The fertility rate of WLWH on ART is higher than those pre-ART; although still lower than the fertility among women living without HIV. As ART continues to be widely available, and accessible we would expect its effect to impact the fertility trend in the general population. Therefore, there is a need to revisit the assumption that being an HIV positive women leads to a lower fertility rate when national HIV prevalence estimates are calculated. Additionally, the results presented in this research support the call to strengthen the integration of reproductive health counseling such as family planning in HIV services in order to prevent unwanted pregnancies and, for planned pregnancies, prevent HIV transmission to children and uninfected partners.

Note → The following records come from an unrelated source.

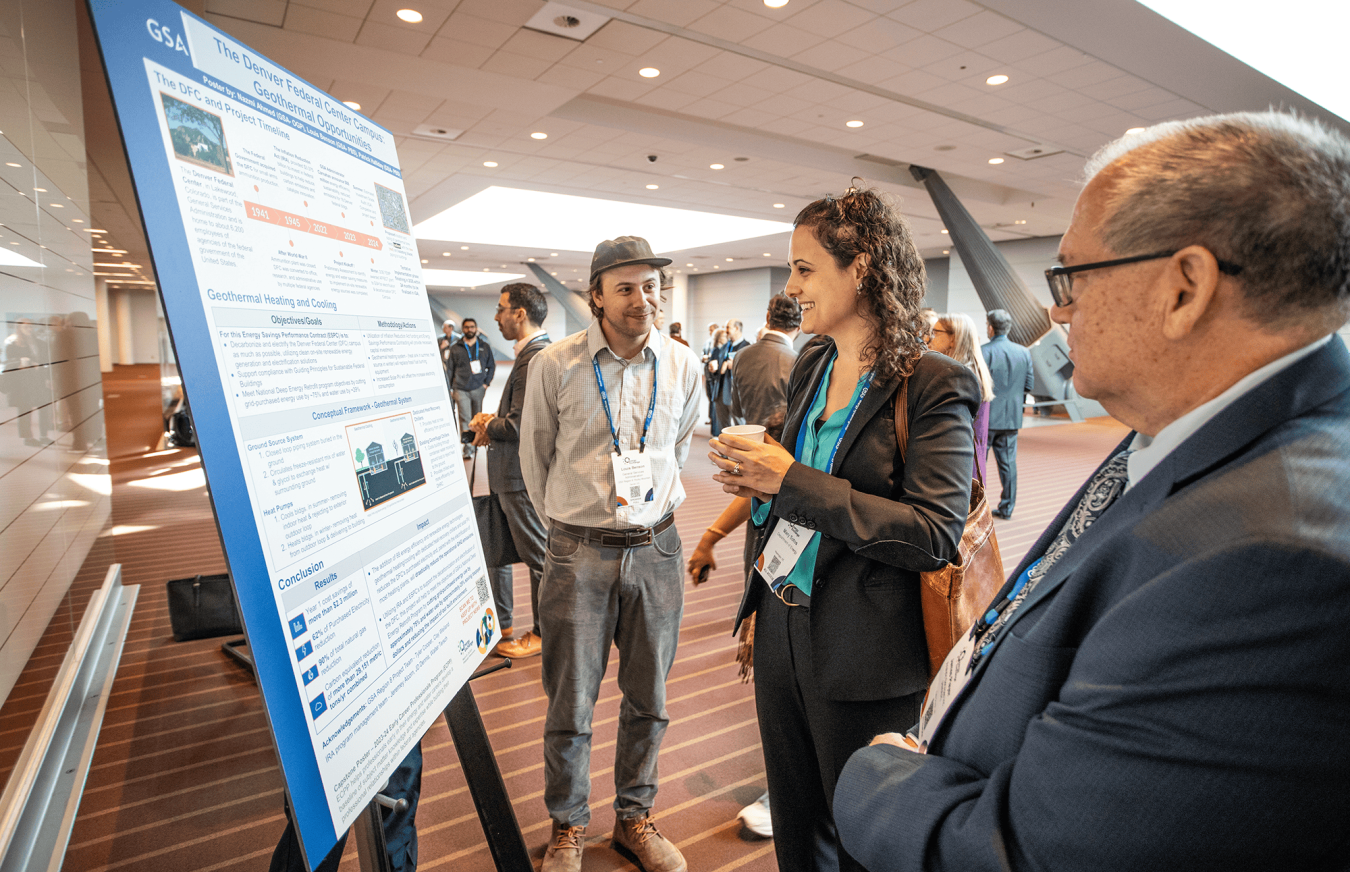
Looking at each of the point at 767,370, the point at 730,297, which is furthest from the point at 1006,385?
the point at 730,297

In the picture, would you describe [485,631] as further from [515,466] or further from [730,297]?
[730,297]

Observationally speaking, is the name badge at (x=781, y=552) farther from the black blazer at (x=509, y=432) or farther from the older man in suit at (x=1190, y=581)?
the black blazer at (x=509, y=432)

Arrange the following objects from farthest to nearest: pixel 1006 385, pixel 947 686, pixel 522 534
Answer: pixel 1006 385
pixel 522 534
pixel 947 686

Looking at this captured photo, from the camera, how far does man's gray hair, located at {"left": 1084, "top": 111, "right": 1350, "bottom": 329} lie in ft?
1.86

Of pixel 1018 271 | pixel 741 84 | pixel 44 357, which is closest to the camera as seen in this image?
pixel 44 357

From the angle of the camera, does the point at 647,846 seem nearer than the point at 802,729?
No

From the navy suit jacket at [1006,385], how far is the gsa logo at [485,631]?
516 cm

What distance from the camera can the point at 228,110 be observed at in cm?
83

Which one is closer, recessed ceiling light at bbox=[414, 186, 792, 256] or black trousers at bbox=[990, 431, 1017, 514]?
black trousers at bbox=[990, 431, 1017, 514]

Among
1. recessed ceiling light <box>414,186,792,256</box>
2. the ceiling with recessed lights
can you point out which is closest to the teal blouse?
the ceiling with recessed lights

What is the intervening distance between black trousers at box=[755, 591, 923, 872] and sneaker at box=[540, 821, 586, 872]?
2.28ft

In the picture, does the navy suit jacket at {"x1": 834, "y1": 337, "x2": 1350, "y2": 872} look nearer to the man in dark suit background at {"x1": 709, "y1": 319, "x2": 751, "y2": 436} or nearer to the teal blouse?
the teal blouse

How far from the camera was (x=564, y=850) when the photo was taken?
5.99 feet

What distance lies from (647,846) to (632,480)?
1030 mm
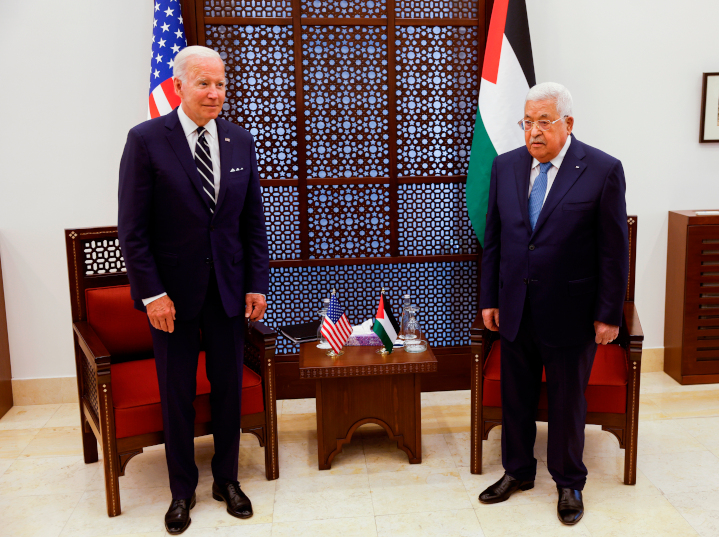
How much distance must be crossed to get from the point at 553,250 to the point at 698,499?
1327mm

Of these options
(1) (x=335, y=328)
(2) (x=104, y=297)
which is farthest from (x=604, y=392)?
(2) (x=104, y=297)

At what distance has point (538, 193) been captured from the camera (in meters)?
2.72

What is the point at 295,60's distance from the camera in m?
3.87

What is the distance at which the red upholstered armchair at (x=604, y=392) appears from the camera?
300 cm

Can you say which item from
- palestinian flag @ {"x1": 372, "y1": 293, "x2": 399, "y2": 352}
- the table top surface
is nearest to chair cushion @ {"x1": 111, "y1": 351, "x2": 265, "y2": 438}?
the table top surface

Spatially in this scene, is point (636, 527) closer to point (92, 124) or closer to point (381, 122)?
point (381, 122)

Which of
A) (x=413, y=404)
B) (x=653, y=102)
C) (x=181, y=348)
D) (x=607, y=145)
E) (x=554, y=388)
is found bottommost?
(x=413, y=404)

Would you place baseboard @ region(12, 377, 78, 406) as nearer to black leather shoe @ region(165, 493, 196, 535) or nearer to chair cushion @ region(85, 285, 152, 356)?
chair cushion @ region(85, 285, 152, 356)

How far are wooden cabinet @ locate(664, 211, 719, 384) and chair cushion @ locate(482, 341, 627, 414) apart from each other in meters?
1.31

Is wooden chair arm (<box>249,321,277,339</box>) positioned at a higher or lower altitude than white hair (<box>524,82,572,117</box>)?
lower

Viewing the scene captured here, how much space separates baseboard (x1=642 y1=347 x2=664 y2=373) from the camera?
4477mm

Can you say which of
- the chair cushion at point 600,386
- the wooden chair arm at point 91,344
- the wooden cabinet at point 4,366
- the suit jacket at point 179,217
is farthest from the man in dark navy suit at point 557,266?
the wooden cabinet at point 4,366

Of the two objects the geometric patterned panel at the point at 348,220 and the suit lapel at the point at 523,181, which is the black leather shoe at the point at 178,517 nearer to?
the geometric patterned panel at the point at 348,220

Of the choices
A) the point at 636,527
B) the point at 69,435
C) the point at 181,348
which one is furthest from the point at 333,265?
the point at 636,527
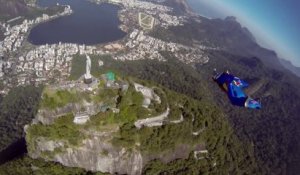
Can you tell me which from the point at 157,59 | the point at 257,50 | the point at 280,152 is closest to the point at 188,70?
the point at 157,59

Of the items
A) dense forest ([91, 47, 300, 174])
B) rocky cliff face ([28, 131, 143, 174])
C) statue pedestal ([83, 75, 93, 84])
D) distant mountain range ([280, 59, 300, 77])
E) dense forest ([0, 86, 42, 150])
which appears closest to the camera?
rocky cliff face ([28, 131, 143, 174])

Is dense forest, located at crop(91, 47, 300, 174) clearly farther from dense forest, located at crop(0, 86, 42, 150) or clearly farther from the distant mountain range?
the distant mountain range

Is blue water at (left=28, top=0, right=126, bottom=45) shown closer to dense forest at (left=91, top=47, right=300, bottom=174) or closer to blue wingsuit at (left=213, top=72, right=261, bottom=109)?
dense forest at (left=91, top=47, right=300, bottom=174)

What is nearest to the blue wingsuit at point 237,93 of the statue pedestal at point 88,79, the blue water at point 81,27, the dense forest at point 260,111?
the statue pedestal at point 88,79

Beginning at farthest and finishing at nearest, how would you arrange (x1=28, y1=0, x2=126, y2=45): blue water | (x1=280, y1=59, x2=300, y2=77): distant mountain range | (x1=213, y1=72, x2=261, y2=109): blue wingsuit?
(x1=280, y1=59, x2=300, y2=77): distant mountain range < (x1=28, y1=0, x2=126, y2=45): blue water < (x1=213, y1=72, x2=261, y2=109): blue wingsuit

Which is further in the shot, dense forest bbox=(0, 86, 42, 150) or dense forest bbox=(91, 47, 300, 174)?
dense forest bbox=(91, 47, 300, 174)

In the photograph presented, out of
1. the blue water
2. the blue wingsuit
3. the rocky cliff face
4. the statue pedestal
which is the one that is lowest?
the blue water

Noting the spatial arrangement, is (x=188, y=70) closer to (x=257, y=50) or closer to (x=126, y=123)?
(x=126, y=123)

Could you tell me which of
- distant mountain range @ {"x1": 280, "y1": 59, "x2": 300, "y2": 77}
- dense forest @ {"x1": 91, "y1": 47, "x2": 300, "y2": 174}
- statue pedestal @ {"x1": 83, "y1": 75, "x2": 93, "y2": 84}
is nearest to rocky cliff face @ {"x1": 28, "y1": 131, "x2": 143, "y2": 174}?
statue pedestal @ {"x1": 83, "y1": 75, "x2": 93, "y2": 84}

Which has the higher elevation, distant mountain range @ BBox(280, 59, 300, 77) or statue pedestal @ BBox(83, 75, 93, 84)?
statue pedestal @ BBox(83, 75, 93, 84)
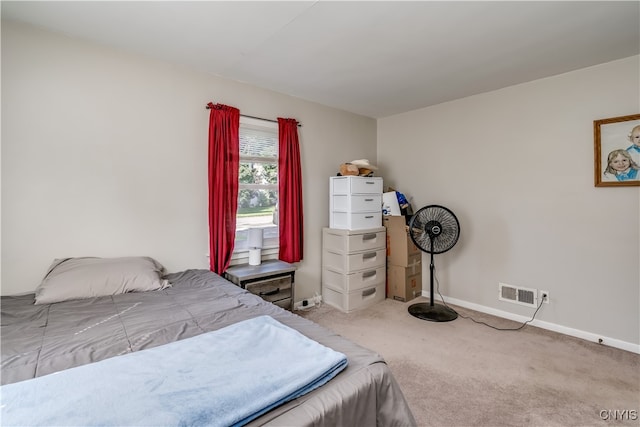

Differences in fertility rate between WLWH receiving ART and those not on ART exist. With more WLWH receiving ART at the point of HIV positive diagnosis, the gap in fertility between WLWH and those living without HIV will narrow. Therefore, the modelling of HIV trends in Tanzania using surveillance data from ANC after adjusting for the reduction in fertility of WLWH needs to be adjusted to allow for the impact of treatment.

Acknowledgments

We thank the Ministry of Health for their permission to use the data. We acknowledge the hard work of clinic staff in managing the women in CTC, and collecting the data. We acknowledge the work of NACP in managing and preparing the data for use in this paper. This work was supported through the DELTAS Africa Initiative grant # DEL-15-011 to THRiVE-2. The DELTAS Africa Initiative is an independent funding scheme of the African Academy of Sciences (AAS)’s Alliance for Accelerating Excellence in Science in Africa (AESA) and supported by the New Partnership for Africa’s Development Planning and Coordinating Agency (NEPAD Agency) with funding from the Wellcome Trust grant # 107742/Z/15/Z and the UK government. The views expressed in this publication are those of the author(s) and not necessarily those of AAS, NEPAD Agency, Wellcome Trust or the UK government. Gaspar Mbita was partly supported for his MSc studies by THRiVE, and partly by his employer, Elizabeth Glaser Pediatric AIDS Foundation who also provided his study leave. Jim Todd and Jenny Renju receive salary support from THRiVE.